Tribesmen will rue lack of killer instinct

Tribesmen will rue lack of killer instinct

Galway's Damien Comer is bottled up by Armagh's Paddy Burns and goalscorer Aaron McKay during last Sunday's All-Ireland SFC final in Croke Park. Picture: INPHO/Tom Maher

No man is an island – unless, of course, his name is Joe McElroy.

As Paul Conroy raced on to Cein D’Arcy’s pass with seconds left in the 2024 All-Ireland decider, he knew the onus was on him to produce the score that would level the game. This was a kick that was 23 years in the making. Conroy will have also known that he only had a split second to both receive the ball and get a shot away – even if it felt like an eternity for every other person in the stadium.

No Armagh player was within five yards of the Galway midfielder, all of them more concerned at the moment with the rampaging D’Arcy who had made a fine run deep into the Armagh half from midfield. But Conroy also knew that, with so much on the line, the Armagh defenders were going to be more than capable of making up that ground quickly.

So, as he took control of the ball, he was already swinging his right leg back and preparing for the ball to land on the tip of his boot.

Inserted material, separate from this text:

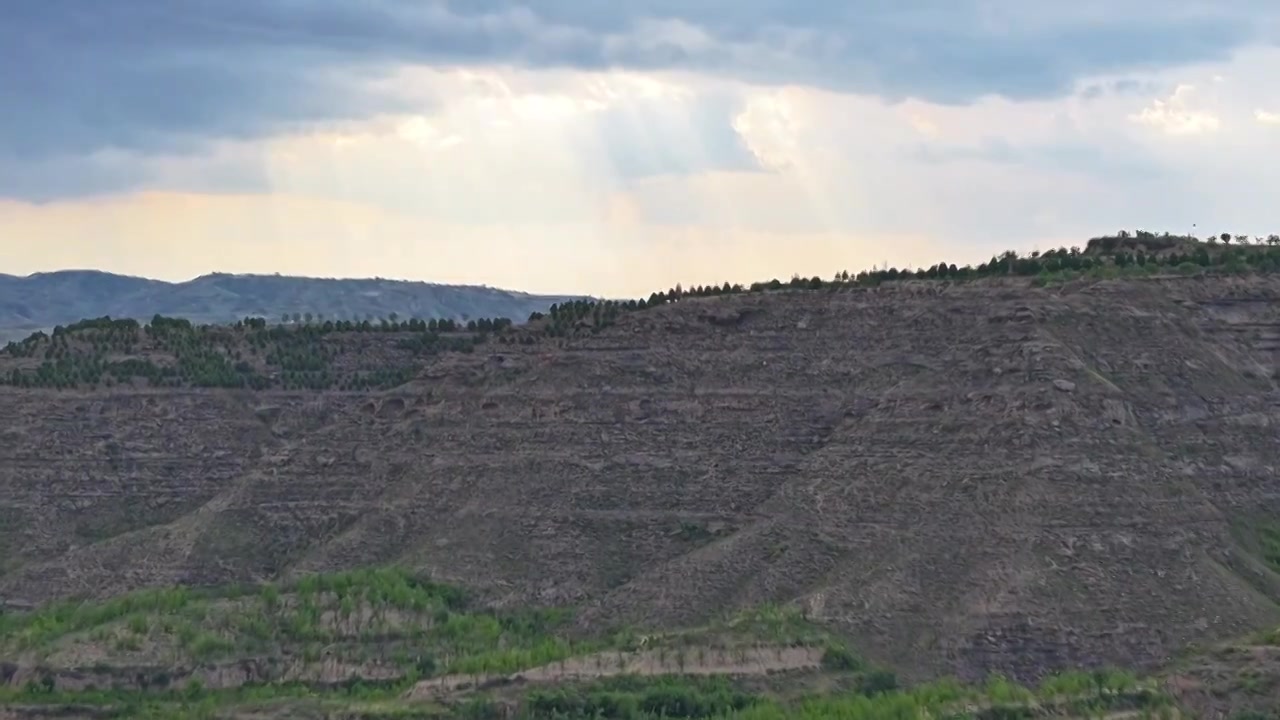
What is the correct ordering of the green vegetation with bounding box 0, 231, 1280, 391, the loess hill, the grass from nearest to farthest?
the grass < the loess hill < the green vegetation with bounding box 0, 231, 1280, 391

Every big game demands a big player to claim it as his own, to swivel it in his side’s favour. The best players crave that responsibility, the moment that defines careers and changes lives. When Armagh won their first All-Ireland title in 2002, it was Oisin McConville sneaking a shot in at the near post to reduce the deficit to a single point, swinging the momentum just when Kerry were sailing for home. Four years earlier, it was Michael Donnellan’s famous run. Starting out in his own full-back line, he flamboyantly cut up the centre of Croke Park as he sped through the gears and took the wind out of Kildare sails via a Seán Óg de Paor point. Until that moment, Galway had been struggling to settle in their first All-Ireland final appearance since 1983.

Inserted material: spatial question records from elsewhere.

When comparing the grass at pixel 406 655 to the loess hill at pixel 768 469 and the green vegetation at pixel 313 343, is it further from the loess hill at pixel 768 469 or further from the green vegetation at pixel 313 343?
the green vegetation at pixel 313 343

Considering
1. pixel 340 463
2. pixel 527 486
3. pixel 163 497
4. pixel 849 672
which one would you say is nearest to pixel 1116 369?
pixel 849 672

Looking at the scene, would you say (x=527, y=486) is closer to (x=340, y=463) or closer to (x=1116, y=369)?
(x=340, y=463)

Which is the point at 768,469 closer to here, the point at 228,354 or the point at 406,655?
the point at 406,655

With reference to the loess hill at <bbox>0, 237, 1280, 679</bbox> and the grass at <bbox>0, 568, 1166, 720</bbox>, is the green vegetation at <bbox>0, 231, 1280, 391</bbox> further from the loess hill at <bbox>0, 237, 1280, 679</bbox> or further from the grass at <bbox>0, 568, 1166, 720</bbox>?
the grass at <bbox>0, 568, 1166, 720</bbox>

Indeed, when Galway and Armagh met for the first time in the championship during the first year of the qualifiers back in 2001, it was a block from Donnellan in midfield that set up the play that produced Paul Clancy’s winner.

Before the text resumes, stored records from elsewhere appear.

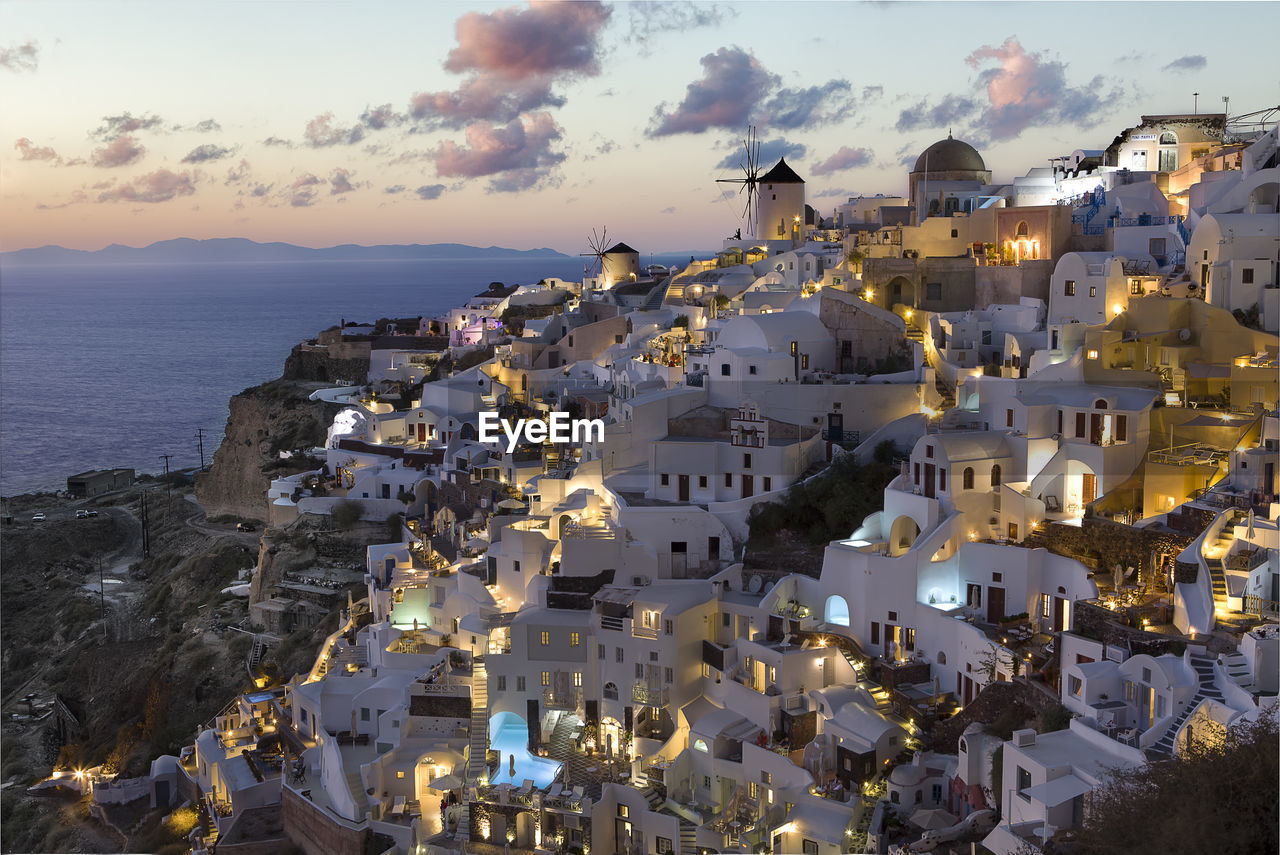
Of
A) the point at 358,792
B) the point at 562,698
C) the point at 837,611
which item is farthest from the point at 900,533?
the point at 358,792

And on Sunday afternoon, the responsibility seemed to be falling to Conroy after 16 years of service to his county. He had been immense all afternoon too, producing three monster scores, including stadium-rocking clinkers at the beginning of both halves. He was the steady hand Galway needed in midfield. Deep into injury time though, his side no longer needed a steady hand. They needed a moment of inspiration.

But McElroy was keen to write his own history, the wing-forward astutely anticipating Conroy’s ability to get a shot away quickly and throwing his body across the famous sod. At that very moment, he was on his own – there were no team members for support, no excuses, no room for error. Only he could ensure Armagh wouldn’t be denied their second ever All-Ireland title. He was an island. Had he moved a second later, Conroy’s shot would’ve split the posts. But the adrenalin kicked in just in time and the Armagh Harps player earned the right to never pay for a pint within his own county again.

The game had been crying out for that defining moment of brilliance, too. For most of the final quarter, it felt like neither side had much interest in actually winning the game. An Aaron McKay goal in the 46th minute handed the initiative to the Ulster men for the first time in the encounter, but they struggled to take advantage of it as Galway increasingly came up short in attack. While Armagh kept a very solid defensive shape, opportunities were still presented to Galway forwards who, more often than not, were unable to place the ball between the uprights.

Galway defenders, who admirably swallowed up Armagh on the counter and forced them into sloppy handling errors, ensured their forwards continued to be presented with scoring opportunities. They simply couldn’t capitalise. It wasn’t until D’Arcy pointed in the 68th minute, after 13 minutes without a score, that Galway began to show their stomach once again. The Tribesmen followed up D’Arcy’s effort with a Cillian McDaid score to bring the game back to a single point and Croke Park prepared to be painted in maroon and white.

However, yet again, the smell of All-Ireland glory filling their nostrils seemed to have an adverse effect on the Connacht side. Kieran McGeeney’s side, on the other hand, eventually began to feed off Galway’s inability to deliver the final blow and went into every tackle like hyenas foraging on powerless gazelles.

The 2022 All-Ireland defeat to Kerry will have cut deep in Galway – as every final defeat does. But the wounds of this year’s loss will take much longer to heal. Galway will have felt like they had done all the difficult work, beating both Dublin and Donegal in the quarter-final and semi-final respectively. They wouldn’t have feared Armagh either, a county that was appearing in their first All-Ireland final since 2003. The Orchard County, Galway will have felt, didn’t have the benefit of an All-Ireland final day experience and all that went with it. But when it mattered, the Connacht champions couldn’t leverage those experiences.

As for Armagh, they’ll know that the first medal is always the most difficult to secure. And they now know that they have the personalities required for the big days, the individuals capable of producing the big moments, the men that can drag a side over the line.

The next chapter of the Armagh story is theirs to write.